Given text:
══════════════════════════════

Eric Gales was in Tampa Florida on his recent tour in support of his new CD, "That's What I Am." Eric came on late, almost midnight and proceeded to give the audience an excellent show for the next two hours. One of the things that I like about his playing is that he tweaks and shapes songs to however he seems to be feeling at the time. He certainly does not just duplicate the recorded versions each night. I get the feeling that each song could be done numerous ways with a variety of styles and sounds depending on the crowd reaction and the particular night. Eric certainly has a ton of natural talent and he demonstrates it when he's playing guitar and singing. His playing is some of the most natural I have seen with the guitar acting like a totally natural extension of his body. I was able to interview Eric before his show and it covered a fair amount of territory, and provides some insight into the way he has developed his music and his career. I would like to thank Eric Gales and his management for providing the time for this interview.

══════════════════════════════

What you are asked to do:
Answer these from the Eric Gales text:
1. In which city did the show take place?
2. For about how long did Eric play?
3. When was the interview done?
The dataset records that come next have no connection to the Eric Gales text.

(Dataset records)
══════════════════════════════

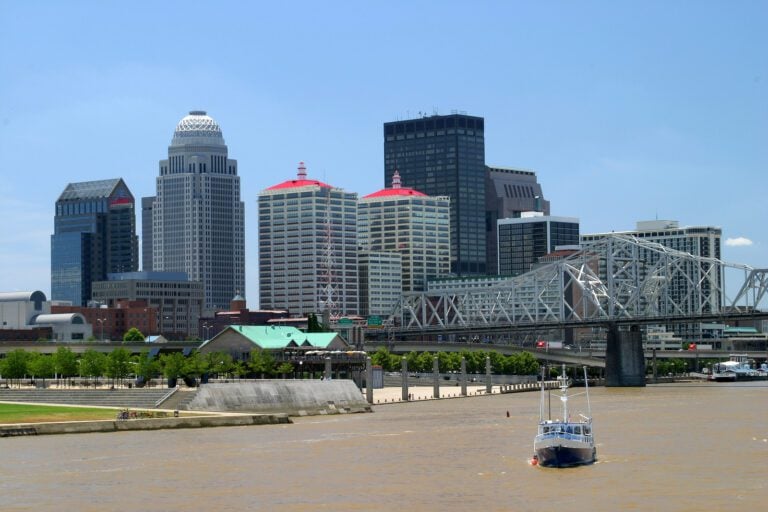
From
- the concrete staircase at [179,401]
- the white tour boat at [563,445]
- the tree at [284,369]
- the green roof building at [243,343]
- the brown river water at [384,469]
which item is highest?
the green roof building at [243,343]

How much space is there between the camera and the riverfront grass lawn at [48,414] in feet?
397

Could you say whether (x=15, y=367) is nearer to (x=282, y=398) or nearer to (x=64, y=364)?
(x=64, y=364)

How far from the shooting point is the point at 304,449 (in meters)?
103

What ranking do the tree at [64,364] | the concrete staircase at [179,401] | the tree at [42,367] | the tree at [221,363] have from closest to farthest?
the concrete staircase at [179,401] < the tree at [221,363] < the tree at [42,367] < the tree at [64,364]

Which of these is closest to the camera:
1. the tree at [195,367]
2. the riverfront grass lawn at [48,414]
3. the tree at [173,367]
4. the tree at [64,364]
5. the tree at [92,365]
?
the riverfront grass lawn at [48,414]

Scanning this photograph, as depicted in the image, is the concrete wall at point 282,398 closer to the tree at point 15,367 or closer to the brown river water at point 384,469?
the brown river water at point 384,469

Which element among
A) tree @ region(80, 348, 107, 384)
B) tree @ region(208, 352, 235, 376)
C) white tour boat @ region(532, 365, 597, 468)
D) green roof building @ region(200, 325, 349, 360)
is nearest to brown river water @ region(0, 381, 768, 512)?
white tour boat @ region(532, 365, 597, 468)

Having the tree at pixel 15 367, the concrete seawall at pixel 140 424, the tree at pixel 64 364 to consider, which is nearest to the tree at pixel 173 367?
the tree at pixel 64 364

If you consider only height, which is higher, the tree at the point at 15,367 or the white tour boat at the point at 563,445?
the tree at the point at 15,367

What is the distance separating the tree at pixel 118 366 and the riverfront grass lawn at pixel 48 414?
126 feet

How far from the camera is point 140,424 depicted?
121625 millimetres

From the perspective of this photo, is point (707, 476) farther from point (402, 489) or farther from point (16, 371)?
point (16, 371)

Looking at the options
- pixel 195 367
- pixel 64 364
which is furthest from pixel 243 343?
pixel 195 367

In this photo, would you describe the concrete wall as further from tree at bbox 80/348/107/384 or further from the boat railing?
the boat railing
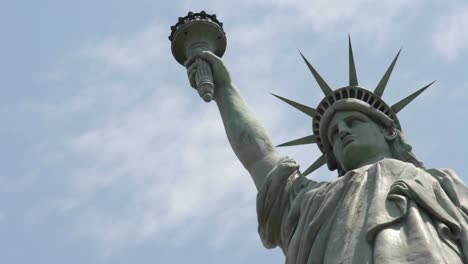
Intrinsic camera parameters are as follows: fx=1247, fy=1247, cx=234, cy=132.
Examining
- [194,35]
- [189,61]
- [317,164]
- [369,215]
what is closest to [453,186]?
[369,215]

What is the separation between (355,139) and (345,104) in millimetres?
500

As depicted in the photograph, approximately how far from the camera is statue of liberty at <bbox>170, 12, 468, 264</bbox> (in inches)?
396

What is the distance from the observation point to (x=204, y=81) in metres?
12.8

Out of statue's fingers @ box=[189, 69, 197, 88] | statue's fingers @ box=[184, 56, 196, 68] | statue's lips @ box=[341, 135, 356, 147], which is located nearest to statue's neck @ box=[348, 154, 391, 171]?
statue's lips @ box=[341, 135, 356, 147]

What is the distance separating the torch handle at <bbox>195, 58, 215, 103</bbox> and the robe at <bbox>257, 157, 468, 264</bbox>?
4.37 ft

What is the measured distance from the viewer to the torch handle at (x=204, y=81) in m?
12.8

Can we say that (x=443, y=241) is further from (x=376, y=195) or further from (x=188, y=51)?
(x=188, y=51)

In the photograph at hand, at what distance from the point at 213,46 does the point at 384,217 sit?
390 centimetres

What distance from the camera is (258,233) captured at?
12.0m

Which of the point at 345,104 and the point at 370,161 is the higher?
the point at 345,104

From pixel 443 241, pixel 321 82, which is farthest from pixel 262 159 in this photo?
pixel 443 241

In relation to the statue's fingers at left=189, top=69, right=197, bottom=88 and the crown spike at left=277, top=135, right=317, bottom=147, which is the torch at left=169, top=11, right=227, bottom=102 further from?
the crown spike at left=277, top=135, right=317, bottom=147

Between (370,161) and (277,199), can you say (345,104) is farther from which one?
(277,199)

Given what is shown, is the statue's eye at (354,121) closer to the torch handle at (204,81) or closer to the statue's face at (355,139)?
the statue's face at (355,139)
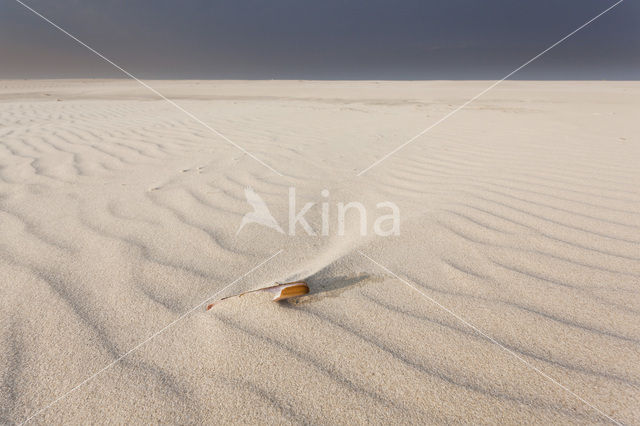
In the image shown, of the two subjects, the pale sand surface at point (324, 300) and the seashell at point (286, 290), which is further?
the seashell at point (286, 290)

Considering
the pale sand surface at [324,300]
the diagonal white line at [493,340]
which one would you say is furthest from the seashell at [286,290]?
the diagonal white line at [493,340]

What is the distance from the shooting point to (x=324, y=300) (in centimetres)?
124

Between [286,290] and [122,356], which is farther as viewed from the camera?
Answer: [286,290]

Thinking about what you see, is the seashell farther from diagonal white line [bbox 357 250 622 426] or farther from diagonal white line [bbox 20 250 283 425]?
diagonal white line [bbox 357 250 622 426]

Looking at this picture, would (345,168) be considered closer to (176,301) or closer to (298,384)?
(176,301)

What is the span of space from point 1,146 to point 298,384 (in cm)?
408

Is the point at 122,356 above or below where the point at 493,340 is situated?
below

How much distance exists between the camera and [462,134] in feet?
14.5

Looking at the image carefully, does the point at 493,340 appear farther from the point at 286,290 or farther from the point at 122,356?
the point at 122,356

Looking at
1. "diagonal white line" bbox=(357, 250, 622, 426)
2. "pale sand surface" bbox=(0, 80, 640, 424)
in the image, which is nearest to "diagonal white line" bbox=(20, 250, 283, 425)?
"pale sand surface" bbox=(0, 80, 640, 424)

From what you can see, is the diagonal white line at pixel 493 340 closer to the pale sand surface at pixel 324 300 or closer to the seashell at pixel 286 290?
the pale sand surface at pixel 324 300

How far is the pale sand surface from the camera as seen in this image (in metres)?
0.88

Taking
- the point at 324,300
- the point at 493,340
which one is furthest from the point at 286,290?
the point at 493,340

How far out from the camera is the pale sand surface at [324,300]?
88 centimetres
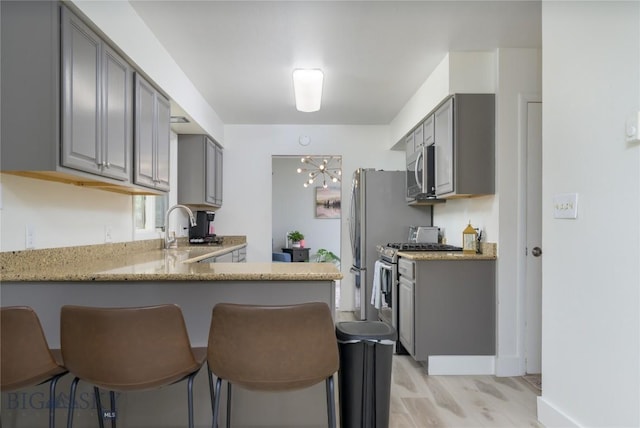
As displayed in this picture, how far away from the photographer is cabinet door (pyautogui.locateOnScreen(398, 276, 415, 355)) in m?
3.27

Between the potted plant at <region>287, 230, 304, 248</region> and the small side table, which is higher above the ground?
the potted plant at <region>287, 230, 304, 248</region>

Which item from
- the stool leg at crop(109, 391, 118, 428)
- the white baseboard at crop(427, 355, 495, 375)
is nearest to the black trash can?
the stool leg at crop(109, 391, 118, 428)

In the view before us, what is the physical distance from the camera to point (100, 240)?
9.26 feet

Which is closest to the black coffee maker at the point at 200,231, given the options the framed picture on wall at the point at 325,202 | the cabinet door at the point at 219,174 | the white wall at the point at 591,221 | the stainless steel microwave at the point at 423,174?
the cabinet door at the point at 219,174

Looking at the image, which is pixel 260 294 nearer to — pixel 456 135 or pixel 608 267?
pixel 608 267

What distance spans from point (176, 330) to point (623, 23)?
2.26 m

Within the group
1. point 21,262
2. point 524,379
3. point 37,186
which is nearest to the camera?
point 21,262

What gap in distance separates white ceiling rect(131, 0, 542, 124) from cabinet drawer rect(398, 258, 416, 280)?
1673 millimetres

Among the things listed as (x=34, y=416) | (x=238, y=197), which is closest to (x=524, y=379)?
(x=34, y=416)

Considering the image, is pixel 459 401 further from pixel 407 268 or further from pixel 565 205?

══════════════════════════════

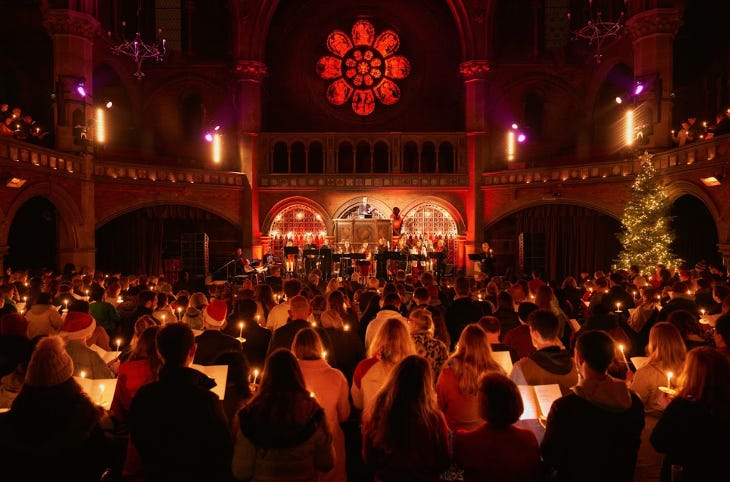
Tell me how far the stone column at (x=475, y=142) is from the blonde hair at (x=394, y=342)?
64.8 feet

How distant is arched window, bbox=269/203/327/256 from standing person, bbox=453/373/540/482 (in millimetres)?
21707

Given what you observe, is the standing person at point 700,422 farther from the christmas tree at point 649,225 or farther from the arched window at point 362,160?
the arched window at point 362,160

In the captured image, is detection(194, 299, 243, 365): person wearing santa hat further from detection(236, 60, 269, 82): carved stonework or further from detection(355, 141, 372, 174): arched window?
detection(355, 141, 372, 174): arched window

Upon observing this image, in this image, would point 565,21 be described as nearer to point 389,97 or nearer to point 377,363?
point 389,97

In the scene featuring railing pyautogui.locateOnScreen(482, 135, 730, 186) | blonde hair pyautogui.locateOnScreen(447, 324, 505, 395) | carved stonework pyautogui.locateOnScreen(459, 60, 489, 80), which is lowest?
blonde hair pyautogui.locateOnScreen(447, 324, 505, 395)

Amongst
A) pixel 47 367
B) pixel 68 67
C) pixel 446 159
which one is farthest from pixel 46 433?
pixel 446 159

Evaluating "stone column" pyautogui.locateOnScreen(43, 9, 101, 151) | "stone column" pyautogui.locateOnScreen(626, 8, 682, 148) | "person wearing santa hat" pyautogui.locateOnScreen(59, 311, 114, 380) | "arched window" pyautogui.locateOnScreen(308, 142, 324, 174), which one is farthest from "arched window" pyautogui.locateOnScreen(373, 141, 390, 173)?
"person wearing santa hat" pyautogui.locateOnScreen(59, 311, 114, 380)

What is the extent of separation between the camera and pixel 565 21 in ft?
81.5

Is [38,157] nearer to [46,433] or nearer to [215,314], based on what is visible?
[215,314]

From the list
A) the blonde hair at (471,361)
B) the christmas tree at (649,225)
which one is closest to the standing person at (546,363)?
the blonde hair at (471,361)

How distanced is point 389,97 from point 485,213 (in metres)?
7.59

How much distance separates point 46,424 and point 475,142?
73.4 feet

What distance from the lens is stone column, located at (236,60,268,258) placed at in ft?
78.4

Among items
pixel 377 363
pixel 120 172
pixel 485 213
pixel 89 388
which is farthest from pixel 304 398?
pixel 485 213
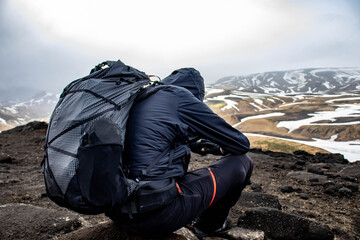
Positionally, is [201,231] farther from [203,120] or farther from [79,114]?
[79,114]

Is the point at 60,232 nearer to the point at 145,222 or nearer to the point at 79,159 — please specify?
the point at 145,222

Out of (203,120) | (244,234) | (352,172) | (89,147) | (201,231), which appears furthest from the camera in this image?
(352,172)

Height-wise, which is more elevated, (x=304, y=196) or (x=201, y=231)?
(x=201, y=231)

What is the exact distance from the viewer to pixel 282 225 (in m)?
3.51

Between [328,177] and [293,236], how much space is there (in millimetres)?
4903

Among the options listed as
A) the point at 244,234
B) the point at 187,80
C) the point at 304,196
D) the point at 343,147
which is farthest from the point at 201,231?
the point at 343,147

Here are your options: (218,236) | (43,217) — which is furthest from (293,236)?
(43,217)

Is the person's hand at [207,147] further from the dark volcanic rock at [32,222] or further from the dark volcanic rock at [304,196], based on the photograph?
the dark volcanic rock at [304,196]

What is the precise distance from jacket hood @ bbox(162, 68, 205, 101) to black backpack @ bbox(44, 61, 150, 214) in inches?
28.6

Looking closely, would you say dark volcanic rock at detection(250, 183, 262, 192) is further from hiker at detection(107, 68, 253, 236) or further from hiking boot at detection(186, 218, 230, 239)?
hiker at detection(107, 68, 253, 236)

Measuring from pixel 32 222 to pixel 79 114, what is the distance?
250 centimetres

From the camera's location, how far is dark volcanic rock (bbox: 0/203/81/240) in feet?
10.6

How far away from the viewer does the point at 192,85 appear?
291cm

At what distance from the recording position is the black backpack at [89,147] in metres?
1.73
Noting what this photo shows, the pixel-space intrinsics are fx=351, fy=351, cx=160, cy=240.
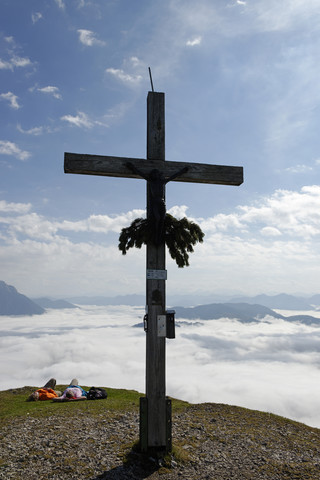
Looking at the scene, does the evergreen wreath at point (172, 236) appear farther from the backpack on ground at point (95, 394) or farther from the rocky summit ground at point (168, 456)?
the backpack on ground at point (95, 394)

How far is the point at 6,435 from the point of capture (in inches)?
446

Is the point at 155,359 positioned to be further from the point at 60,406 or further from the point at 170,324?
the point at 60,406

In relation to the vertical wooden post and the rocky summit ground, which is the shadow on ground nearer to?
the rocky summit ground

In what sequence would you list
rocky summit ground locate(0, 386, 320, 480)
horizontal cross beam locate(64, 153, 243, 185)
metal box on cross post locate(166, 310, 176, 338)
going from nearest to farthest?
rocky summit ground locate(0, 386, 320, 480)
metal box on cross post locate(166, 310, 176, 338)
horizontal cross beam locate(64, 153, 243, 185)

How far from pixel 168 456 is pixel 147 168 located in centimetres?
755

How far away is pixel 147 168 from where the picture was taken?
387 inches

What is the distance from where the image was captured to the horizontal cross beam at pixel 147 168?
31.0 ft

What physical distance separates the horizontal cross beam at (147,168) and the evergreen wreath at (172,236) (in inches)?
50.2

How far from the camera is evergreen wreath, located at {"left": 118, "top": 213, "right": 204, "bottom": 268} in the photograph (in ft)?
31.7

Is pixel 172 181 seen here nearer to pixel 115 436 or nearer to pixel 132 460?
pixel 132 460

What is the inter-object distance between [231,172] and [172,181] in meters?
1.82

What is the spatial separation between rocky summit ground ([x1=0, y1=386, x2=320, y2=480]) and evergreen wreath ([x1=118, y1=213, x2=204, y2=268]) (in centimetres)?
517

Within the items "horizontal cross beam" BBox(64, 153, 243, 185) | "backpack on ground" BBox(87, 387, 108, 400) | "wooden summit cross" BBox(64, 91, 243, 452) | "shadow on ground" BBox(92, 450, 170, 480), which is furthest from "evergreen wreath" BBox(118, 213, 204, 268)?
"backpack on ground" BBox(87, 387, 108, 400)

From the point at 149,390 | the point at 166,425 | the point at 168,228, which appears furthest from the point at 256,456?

══════════════════════════════

Solution for this task:
1. Tampa, Florida
2. About two hours
3. Before his show